• Data:
::::

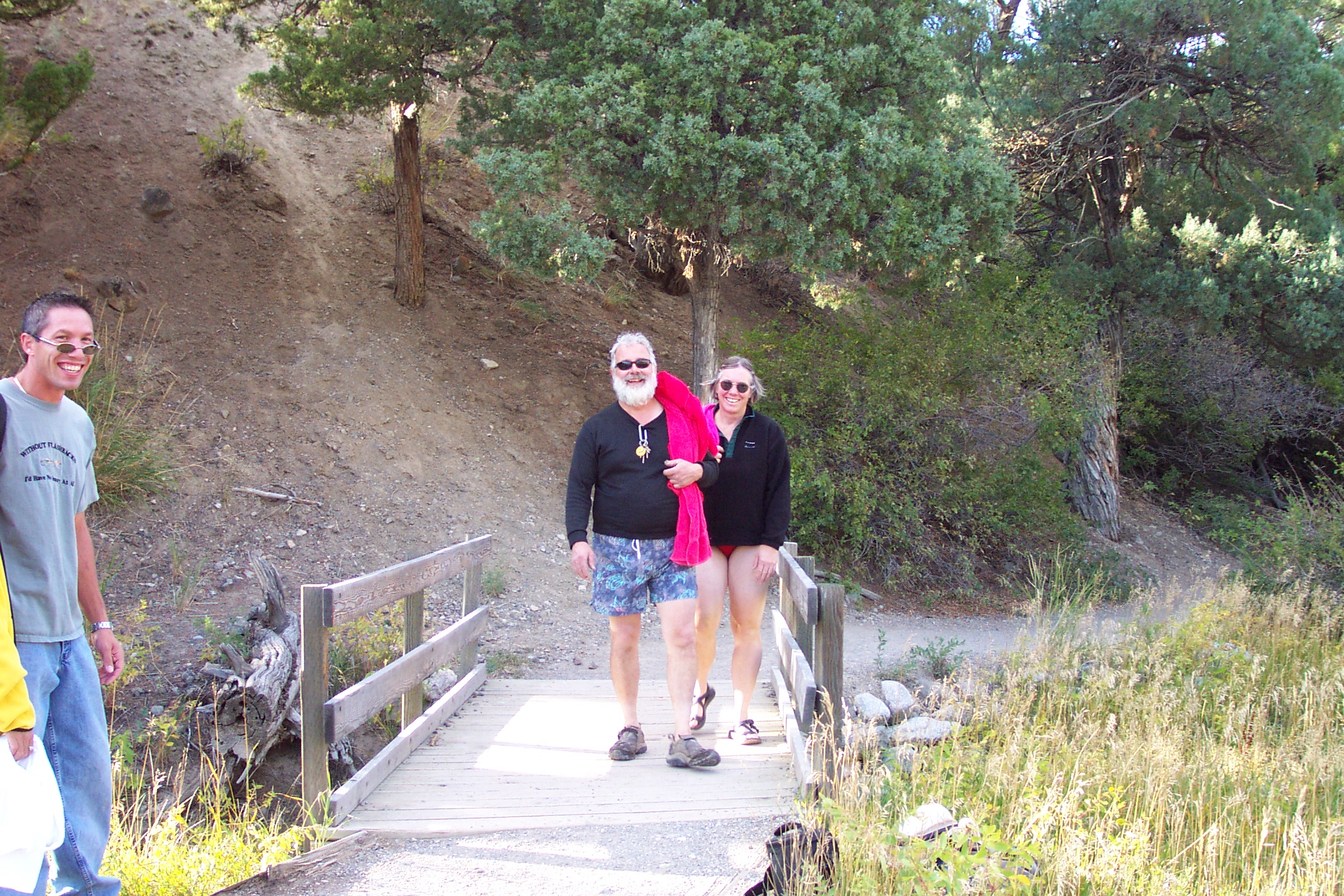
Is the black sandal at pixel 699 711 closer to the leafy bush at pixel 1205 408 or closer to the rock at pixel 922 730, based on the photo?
the rock at pixel 922 730

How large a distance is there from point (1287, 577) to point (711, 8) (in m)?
8.61

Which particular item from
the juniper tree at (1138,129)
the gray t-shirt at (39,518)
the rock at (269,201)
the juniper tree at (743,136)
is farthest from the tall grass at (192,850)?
the juniper tree at (1138,129)

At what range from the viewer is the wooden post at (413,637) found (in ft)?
16.1

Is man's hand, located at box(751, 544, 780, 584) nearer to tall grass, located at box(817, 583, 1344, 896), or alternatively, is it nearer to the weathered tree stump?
tall grass, located at box(817, 583, 1344, 896)

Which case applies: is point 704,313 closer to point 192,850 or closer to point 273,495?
point 273,495

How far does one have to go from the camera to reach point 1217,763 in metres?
4.79

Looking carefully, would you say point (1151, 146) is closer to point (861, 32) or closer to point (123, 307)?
point (861, 32)

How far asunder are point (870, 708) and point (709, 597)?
2230 millimetres

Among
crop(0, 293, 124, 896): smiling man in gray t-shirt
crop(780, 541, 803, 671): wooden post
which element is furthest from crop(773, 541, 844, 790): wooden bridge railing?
crop(0, 293, 124, 896): smiling man in gray t-shirt

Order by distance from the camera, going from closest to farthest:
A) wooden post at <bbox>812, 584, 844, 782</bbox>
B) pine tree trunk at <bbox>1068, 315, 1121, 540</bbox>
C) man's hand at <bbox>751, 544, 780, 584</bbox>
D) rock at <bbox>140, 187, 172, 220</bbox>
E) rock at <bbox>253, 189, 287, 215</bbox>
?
wooden post at <bbox>812, 584, 844, 782</bbox>, man's hand at <bbox>751, 544, 780, 584</bbox>, rock at <bbox>140, 187, 172, 220</bbox>, rock at <bbox>253, 189, 287, 215</bbox>, pine tree trunk at <bbox>1068, 315, 1121, 540</bbox>

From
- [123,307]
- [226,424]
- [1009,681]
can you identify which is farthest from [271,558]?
[1009,681]

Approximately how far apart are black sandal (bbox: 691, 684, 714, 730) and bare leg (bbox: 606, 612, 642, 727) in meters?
0.41

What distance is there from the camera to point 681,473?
13.6ft

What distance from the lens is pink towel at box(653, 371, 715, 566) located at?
13.8 ft
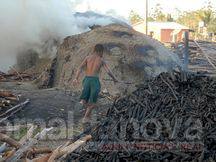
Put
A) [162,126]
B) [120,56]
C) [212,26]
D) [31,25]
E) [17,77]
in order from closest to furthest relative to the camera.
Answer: [162,126] < [120,56] < [17,77] < [31,25] < [212,26]

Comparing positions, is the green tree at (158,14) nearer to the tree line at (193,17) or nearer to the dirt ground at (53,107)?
the tree line at (193,17)

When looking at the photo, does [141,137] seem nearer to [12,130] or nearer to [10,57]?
[12,130]

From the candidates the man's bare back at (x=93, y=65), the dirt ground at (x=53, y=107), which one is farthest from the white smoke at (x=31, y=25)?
the man's bare back at (x=93, y=65)

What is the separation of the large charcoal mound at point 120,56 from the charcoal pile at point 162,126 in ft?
18.6

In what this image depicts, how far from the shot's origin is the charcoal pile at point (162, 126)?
19.8 ft

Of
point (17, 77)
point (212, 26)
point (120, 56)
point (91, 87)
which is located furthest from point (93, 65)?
point (212, 26)

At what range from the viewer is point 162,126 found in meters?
6.37

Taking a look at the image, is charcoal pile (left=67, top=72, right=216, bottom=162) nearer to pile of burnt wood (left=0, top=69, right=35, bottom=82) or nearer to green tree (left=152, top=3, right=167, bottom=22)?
pile of burnt wood (left=0, top=69, right=35, bottom=82)

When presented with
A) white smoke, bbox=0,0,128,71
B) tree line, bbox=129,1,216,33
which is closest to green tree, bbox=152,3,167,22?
tree line, bbox=129,1,216,33

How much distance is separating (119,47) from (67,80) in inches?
81.8

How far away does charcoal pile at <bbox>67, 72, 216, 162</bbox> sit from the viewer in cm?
604

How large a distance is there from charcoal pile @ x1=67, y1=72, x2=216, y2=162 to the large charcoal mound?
18.6 feet

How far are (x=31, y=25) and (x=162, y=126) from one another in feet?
50.9

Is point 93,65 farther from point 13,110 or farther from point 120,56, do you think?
point 120,56
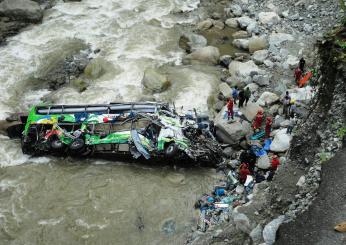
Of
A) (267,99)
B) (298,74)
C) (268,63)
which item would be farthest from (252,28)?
(267,99)

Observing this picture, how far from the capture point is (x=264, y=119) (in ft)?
54.2

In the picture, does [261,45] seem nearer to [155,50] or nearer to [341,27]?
[155,50]

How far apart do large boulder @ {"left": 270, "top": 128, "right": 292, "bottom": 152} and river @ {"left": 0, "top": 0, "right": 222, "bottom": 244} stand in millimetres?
2417

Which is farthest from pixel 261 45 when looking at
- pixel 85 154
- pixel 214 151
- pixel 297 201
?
pixel 297 201

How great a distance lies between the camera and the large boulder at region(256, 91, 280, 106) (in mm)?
17156

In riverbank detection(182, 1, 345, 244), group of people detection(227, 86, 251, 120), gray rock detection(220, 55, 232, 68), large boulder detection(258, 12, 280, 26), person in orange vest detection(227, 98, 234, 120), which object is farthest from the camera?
large boulder detection(258, 12, 280, 26)

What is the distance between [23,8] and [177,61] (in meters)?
9.95

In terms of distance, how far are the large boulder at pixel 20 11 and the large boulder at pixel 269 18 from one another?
507 inches

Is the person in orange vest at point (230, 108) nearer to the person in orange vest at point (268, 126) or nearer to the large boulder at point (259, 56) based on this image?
the person in orange vest at point (268, 126)

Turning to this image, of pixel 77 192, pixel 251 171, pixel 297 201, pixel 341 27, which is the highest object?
pixel 341 27

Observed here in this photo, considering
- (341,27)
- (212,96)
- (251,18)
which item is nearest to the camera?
(341,27)

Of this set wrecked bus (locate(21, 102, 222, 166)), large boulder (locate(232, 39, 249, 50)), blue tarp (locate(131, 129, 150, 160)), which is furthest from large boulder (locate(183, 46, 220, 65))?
blue tarp (locate(131, 129, 150, 160))

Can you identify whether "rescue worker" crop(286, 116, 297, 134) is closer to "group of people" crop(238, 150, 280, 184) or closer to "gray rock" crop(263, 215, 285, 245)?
"group of people" crop(238, 150, 280, 184)

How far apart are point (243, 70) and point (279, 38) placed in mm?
3476
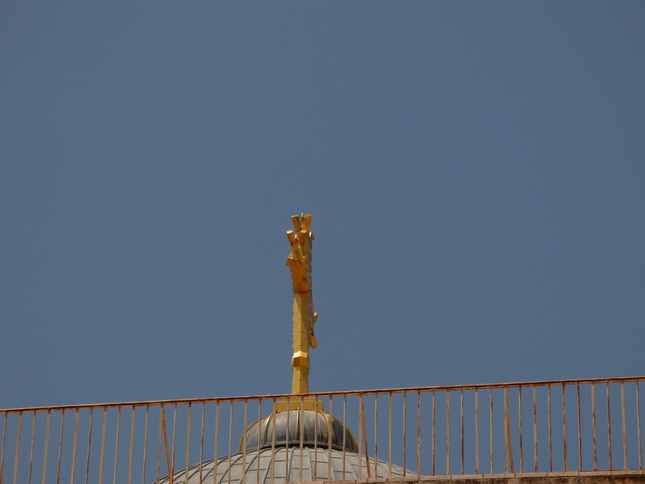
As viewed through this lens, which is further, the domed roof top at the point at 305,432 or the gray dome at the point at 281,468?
the domed roof top at the point at 305,432

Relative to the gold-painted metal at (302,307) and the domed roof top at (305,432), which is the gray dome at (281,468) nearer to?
the domed roof top at (305,432)

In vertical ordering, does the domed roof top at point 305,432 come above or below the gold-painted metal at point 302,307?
below

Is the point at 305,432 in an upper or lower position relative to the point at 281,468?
upper

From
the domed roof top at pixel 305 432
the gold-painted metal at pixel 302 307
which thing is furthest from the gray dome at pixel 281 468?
the gold-painted metal at pixel 302 307

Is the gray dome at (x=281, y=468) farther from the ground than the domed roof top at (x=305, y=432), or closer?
closer

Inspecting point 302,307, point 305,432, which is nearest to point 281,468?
point 305,432

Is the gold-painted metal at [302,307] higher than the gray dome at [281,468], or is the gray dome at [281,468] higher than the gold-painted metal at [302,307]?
the gold-painted metal at [302,307]

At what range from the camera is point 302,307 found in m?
37.8

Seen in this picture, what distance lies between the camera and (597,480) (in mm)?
25312

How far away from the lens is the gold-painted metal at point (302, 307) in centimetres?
3700

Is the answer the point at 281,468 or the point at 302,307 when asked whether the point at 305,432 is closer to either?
the point at 281,468

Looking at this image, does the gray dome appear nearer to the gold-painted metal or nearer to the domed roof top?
the domed roof top

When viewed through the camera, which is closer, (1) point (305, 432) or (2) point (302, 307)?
(1) point (305, 432)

::::

• Stated problem:
Omitting all images, retype each line of the records precisely.

• Exercise solution:
Is the black sandal at pixel 699 711 closer to the leafy bush at pixel 1205 408 or closer to the rock at pixel 922 730, based on the photo?
the rock at pixel 922 730

How large a distance is there from point (1287, 577) to point (711, 8) (in m)?
8.61

Which particular item from
the juniper tree at (1138,129)
the gray t-shirt at (39,518)
the rock at (269,201)
the juniper tree at (743,136)
is farthest from the tall grass at (192,850)?
the juniper tree at (1138,129)

At what range from the viewer is the wooden post at (413,637) found (in ft)?
16.1

Is man's hand, located at box(751, 544, 780, 584) nearer to tall grass, located at box(817, 583, 1344, 896), or alternatively, is it nearer to the weathered tree stump?
tall grass, located at box(817, 583, 1344, 896)

Which case applies: is point 704,313 closer to point 192,850 or closer to point 273,495?
point 273,495

How far does one have to go from the camera to reach point 1217,763 in metres?
4.79

Looking carefully, would you say point (1151, 146) is closer to point (861, 32) or closer to point (123, 307)?
point (861, 32)

How far asunder are point (870, 708) and point (709, 597)?
2230 millimetres

Among
crop(0, 293, 124, 896): smiling man in gray t-shirt
crop(780, 541, 803, 671): wooden post
which element is furthest from crop(773, 541, 844, 790): wooden bridge railing?
crop(0, 293, 124, 896): smiling man in gray t-shirt

Order by distance from the camera, going from closest to farthest:
A) wooden post at <bbox>812, 584, 844, 782</bbox>
B) pine tree trunk at <bbox>1068, 315, 1121, 540</bbox>
C) man's hand at <bbox>751, 544, 780, 584</bbox>
D) rock at <bbox>140, 187, 172, 220</bbox>
E) rock at <bbox>253, 189, 287, 215</bbox>
?
wooden post at <bbox>812, 584, 844, 782</bbox>, man's hand at <bbox>751, 544, 780, 584</bbox>, rock at <bbox>140, 187, 172, 220</bbox>, rock at <bbox>253, 189, 287, 215</bbox>, pine tree trunk at <bbox>1068, 315, 1121, 540</bbox>

From
- [123,307]
- [226,424]
- [1009,681]
can you identify which is farthest from [271,558]?
[1009,681]

Approximately how far apart are black sandal (bbox: 691, 684, 714, 730) and bare leg (bbox: 606, 612, 642, 727) in meters?
0.41

What distance is there from the camera to point 681,473?
13.6ft

What distance from the lens is pink towel at box(653, 371, 715, 566) located at?
13.8 ft
Put
A) [162,126]
B) [120,56]
C) [212,26]
D) [31,25]
E) [17,77]
in order from closest to furthest relative to the camera.
Answer: [162,126] < [120,56] < [17,77] < [31,25] < [212,26]

Comparing positions, is the green tree at (158,14) nearer to the tree line at (193,17) or nearer to the dirt ground at (53,107)?
the tree line at (193,17)

When looking at the photo, does [141,137] seem nearer to [12,130] or nearer to [10,57]?
[12,130]

From the candidates the man's bare back at (x=93, y=65), the dirt ground at (x=53, y=107), which one is farthest from the white smoke at (x=31, y=25)?
the man's bare back at (x=93, y=65)

What is the separation of the large charcoal mound at point 120,56 from the charcoal pile at point 162,126 in ft?
18.6

In what this image depicts, how far from the shot's origin is the charcoal pile at point (162, 126)?
19.8 ft

Of
point (17, 77)
point (212, 26)
point (120, 56)
point (91, 87)
which is located furthest from point (93, 65)?
point (212, 26)

At what range from the viewer is point 162,126 found in meters?
6.37

Taking a look at the image, is charcoal pile (left=67, top=72, right=216, bottom=162) nearer to pile of burnt wood (left=0, top=69, right=35, bottom=82) or nearer to green tree (left=152, top=3, right=167, bottom=22)?
pile of burnt wood (left=0, top=69, right=35, bottom=82)

When presented with
A) white smoke, bbox=0,0,128,71
B) tree line, bbox=129,1,216,33
which is closest to green tree, bbox=152,3,167,22?
tree line, bbox=129,1,216,33

How much distance is separating (119,47) from (67,80) in inches?
81.8

How far away does charcoal pile at <bbox>67, 72, 216, 162</bbox> sit from the viewer in cm?
604

How large a distance is there from charcoal pile @ x1=67, y1=72, x2=216, y2=162 to the large charcoal mound?
18.6 feet

How far are (x=31, y=25) and (x=162, y=126) from one another in feet?
50.9

Is point 93,65 farther from point 13,110 or farther from point 120,56, do you think?
point 120,56
Of
A) (267,99)
B) (298,74)
C) (268,63)
which item would be farthest from (252,28)?
(267,99)

Observing this picture, how far from the capture point is (x=264, y=119) (in ft)?
54.2

In the picture, does [261,45] seem nearer to [155,50] or nearer to [341,27]?
[155,50]

How far apart do large boulder @ {"left": 270, "top": 128, "right": 292, "bottom": 152} and river @ {"left": 0, "top": 0, "right": 222, "bottom": 244} stand in millimetres?
2417

Which is farthest from pixel 261 45 when looking at
- pixel 85 154
- pixel 214 151
- pixel 297 201
?
pixel 297 201

How great a distance lies between the camera and the large boulder at region(256, 91, 280, 106) (in mm)?
17156

In riverbank detection(182, 1, 345, 244), group of people detection(227, 86, 251, 120), gray rock detection(220, 55, 232, 68), large boulder detection(258, 12, 280, 26), person in orange vest detection(227, 98, 234, 120), which object is farthest from the camera?
large boulder detection(258, 12, 280, 26)

What is the distance between [23,8] and [177,61] (in meters)?
9.95

In terms of distance, how far are the large boulder at pixel 20 11 and the large boulder at pixel 269 18 from one another?
507 inches

Is the person in orange vest at point (230, 108) nearer to the person in orange vest at point (268, 126) or nearer to the large boulder at point (259, 56) based on this image?
the person in orange vest at point (268, 126)

Turning to this image, of pixel 77 192, pixel 251 171, pixel 297 201, pixel 341 27, which is the highest object?
pixel 341 27

Observed here in this photo, considering
- (341,27)
- (212,96)
- (251,18)
which item is nearest to the camera?
(341,27)

Of this set wrecked bus (locate(21, 102, 222, 166)), large boulder (locate(232, 39, 249, 50)), blue tarp (locate(131, 129, 150, 160)), which is furthest from large boulder (locate(183, 46, 220, 65))?
blue tarp (locate(131, 129, 150, 160))

Can you identify whether "rescue worker" crop(286, 116, 297, 134) is closer to "group of people" crop(238, 150, 280, 184) or closer to "gray rock" crop(263, 215, 285, 245)?
"group of people" crop(238, 150, 280, 184)

How far apart are point (243, 70) and point (279, 38) placed in mm?
3476
As viewed through this lens, which is further, the domed roof top at the point at 305,432 or the gray dome at the point at 281,468?
the domed roof top at the point at 305,432

Relative to the gold-painted metal at (302,307) and the domed roof top at (305,432), which is the gray dome at (281,468) nearer to?
the domed roof top at (305,432)

In vertical ordering, does the domed roof top at point 305,432 come above or below the gold-painted metal at point 302,307?
below

Is the point at 305,432 in an upper or lower position relative to the point at 281,468?
upper

From
the domed roof top at pixel 305 432
the gold-painted metal at pixel 302 307
which thing is furthest from the gray dome at pixel 281 468?
the gold-painted metal at pixel 302 307

Is the gray dome at (x=281, y=468) farther from the ground than the domed roof top at (x=305, y=432), or closer?
closer

Inspecting point 302,307, point 305,432, which is nearest to point 281,468?
point 305,432

Is the gold-painted metal at [302,307] higher than the gray dome at [281,468], or is the gray dome at [281,468] higher than the gold-painted metal at [302,307]?
the gold-painted metal at [302,307]

At what range from the camera is point 302,307 found in m?
37.8

Seen in this picture, what distance lies between the camera and (597,480) (in mm)?
25312

How far away from the lens is the gold-painted metal at point (302, 307) in centimetres?
3700

Is the answer the point at 281,468 or the point at 302,307 when asked whether the point at 305,432 is closer to either?
the point at 281,468

Looking at this image, does the gray dome appear nearer to the gold-painted metal or nearer to the domed roof top?
the domed roof top

When viewed through the camera, which is closer, (1) point (305, 432) or (2) point (302, 307)?
(1) point (305, 432)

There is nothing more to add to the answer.